2022-01-24 20:49:17 -06:00
2021-11-24 04:59:59 -06:00
2021-11-24 04:59:59 -06:00

omnitrace: application tracing with static/dynamic binary instrumentation

Dependencies

  • DynInst for dynamic or static instrumentation
  • Julia for merging perfetto traces

Installing DynInst

The easiest way to install Dyninst is via spack

git clone https://github.com/spack/spack.git
source ./spack/share/spack/setup-env.sh
spack compiler find
spack external find
spack install dyninst
spack load -r dyninst

Installing Julia

Julia is available via Linux package managers or may be available via a module. Debian-based distributions such as Ubuntu can run (as a super-user):

apt-get install julia

Once Julia is installed, install the necessary packages (this operation only needs to be performed once):

julia -e 'using Pkg; for name in ["JSON", "DataFrames", "Dates", "CSV", "Chain", "PrettyTables"]; Pkg.add(name); end'

Installing omnitrace

OMNITRACE_ROOT=${HOME}/sw/omnitrace
git clone https://github.com/AARInternal/omnitrace-dyninst.git
cmake -B build-omnitrace -DOMNITRACE_USE_MPI=ON -DCMAKE_INSTALL_PREFIX=${OMNITRACE_ROOT} omnitrace-dyninst
cmake --build build-omnitrace --target all --parallel 8
cmake --build build-omnitrace --target install
export PATH=${OMNITRACE_ROOT}/bin:${PATH}
export LD_LIBRARY_PATH=${OMNITRACE_ROOT}/lib64:${OMNITRACE_ROOT}/lib:${LD_LIBRARY_PATH}

Using Omnitrace Executable

omnitrace --help
omnitrace <omnitrace-options> -- <exe-or-library> <exe-options>

Omnitrace Library Environment Settings

Environment Variable Default Value Description
OMNITRACE_USE_PERFETTO false Enable perfetto backend
OMNITRACE_USE_PID true Enable tagging filenames with process identifier (either MPI rank or pid)
OMNITRACE_USE_ROCTRACER true Enable ROCM tracing
OMNITRACE_USE_SAMPLING true Enable statistical sampling of call-stack
OMNITRACE_USE_TIMEMORY false Enable timemory backend
OMNITRACE_BACKEND inprocess Specify the perfetto backend to activate. Options are: 'inprocess', 'system', or 'all'
OMNITRACE_BUFFER_SIZE_KB 1024000 Size of perfetto buffer (in KB)

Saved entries
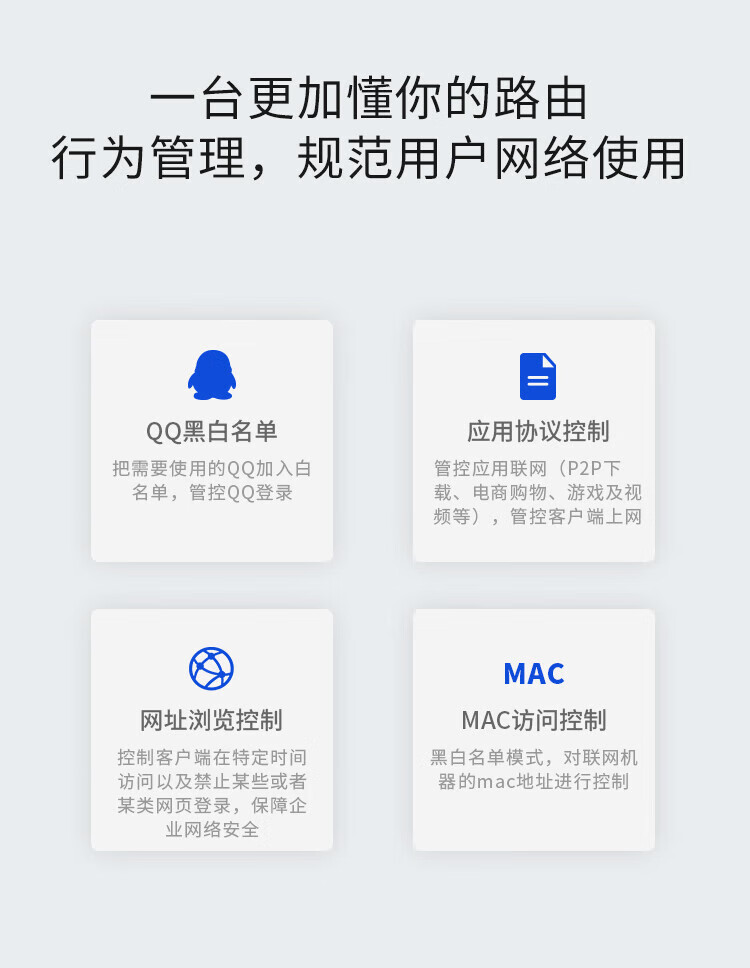 一台更加懂你的路由
行为管理，规范用户网络使用

QQ黑白名单

把需要使用的QQ加入白名单，管控QQ登录

应用协议控制

管控应用联网（P2P下载、电商购物、游戏及视频等），管控客户端上网

网址浏览控制

控制客户端在特定时间访问以及禁止某些或者某类网页登录，保障企业网络安全

MAC

MAC访问控制

黑白名单模式，对联网机器的mac地址进行控制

-- Actions to take --
1. In the omnitrace setup guide, what is Julia used for?
2. Could you retype the omnitrace setup guide from "OMNITRACE_USE_ROCTRACER true Enable" to "buffer (in KB)"?
The rows stand apart from the omnitrace setup guide.

-- Task answers --
1. Merging perfetto traces.

2.
OMNITRACE_USE_ROCTRACER true Enable ROCM tracing
OMNITRACE_USE_SAMPLING true Enable statistical sampling of call-stack
OMNITRACE_USE_TIMEMORY false Enable timemory backend
OMNITRACE_BACKEND inprocess Specify the perfetto backend to activate. Options are: 'inprocess', 'system', or 'all'
OMNITRACE_BUFFER_SIZE_KB 1024000 Size of perfetto buffer (in KB)